(The request) How many lines of the material below contain the string "region"? Reply with the number alone.

(Input records)
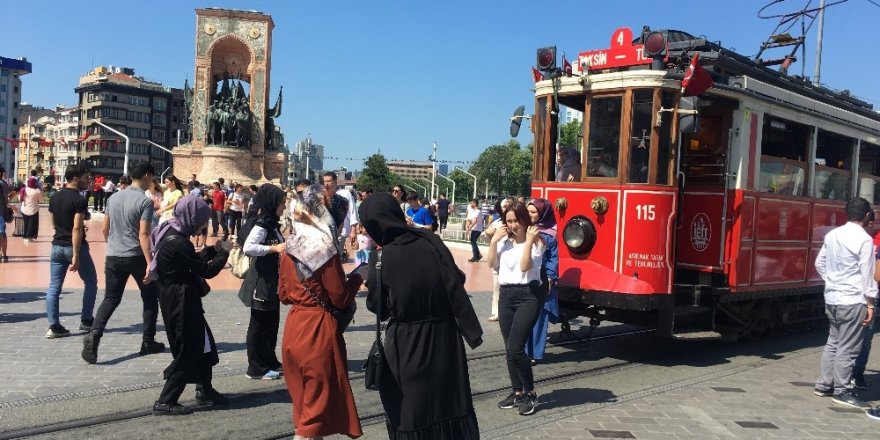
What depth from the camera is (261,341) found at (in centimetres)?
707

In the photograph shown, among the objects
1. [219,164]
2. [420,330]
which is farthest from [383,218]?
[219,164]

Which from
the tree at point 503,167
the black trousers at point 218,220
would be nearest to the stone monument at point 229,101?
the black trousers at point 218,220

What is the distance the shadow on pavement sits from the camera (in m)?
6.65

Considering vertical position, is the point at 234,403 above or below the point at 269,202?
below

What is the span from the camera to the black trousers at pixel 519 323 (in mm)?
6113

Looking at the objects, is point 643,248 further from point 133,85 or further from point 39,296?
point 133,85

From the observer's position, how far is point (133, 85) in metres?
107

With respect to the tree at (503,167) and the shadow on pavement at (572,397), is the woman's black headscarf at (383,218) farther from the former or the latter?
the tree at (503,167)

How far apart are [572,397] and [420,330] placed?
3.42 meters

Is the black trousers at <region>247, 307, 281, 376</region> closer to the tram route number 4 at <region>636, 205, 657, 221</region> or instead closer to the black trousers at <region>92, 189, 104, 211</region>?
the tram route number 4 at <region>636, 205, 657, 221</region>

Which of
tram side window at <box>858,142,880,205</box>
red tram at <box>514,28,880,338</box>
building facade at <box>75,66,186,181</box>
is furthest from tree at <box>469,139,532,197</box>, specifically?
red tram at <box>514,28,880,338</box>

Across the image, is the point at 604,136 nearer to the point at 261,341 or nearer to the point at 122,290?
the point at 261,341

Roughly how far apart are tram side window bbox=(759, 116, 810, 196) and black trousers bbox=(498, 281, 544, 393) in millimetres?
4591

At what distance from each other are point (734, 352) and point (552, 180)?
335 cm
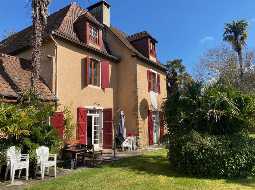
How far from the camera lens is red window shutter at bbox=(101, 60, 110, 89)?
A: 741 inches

* * *

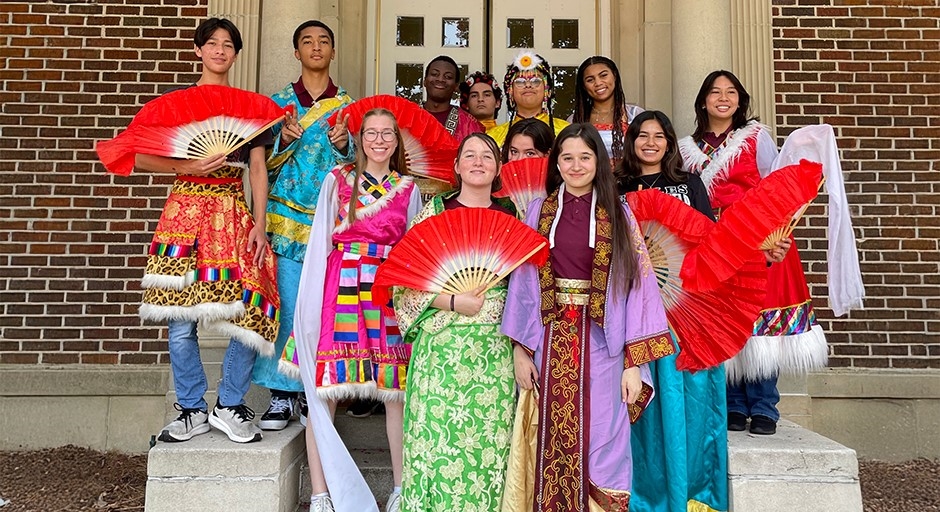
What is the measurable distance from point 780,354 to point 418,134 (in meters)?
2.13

(Solution) 2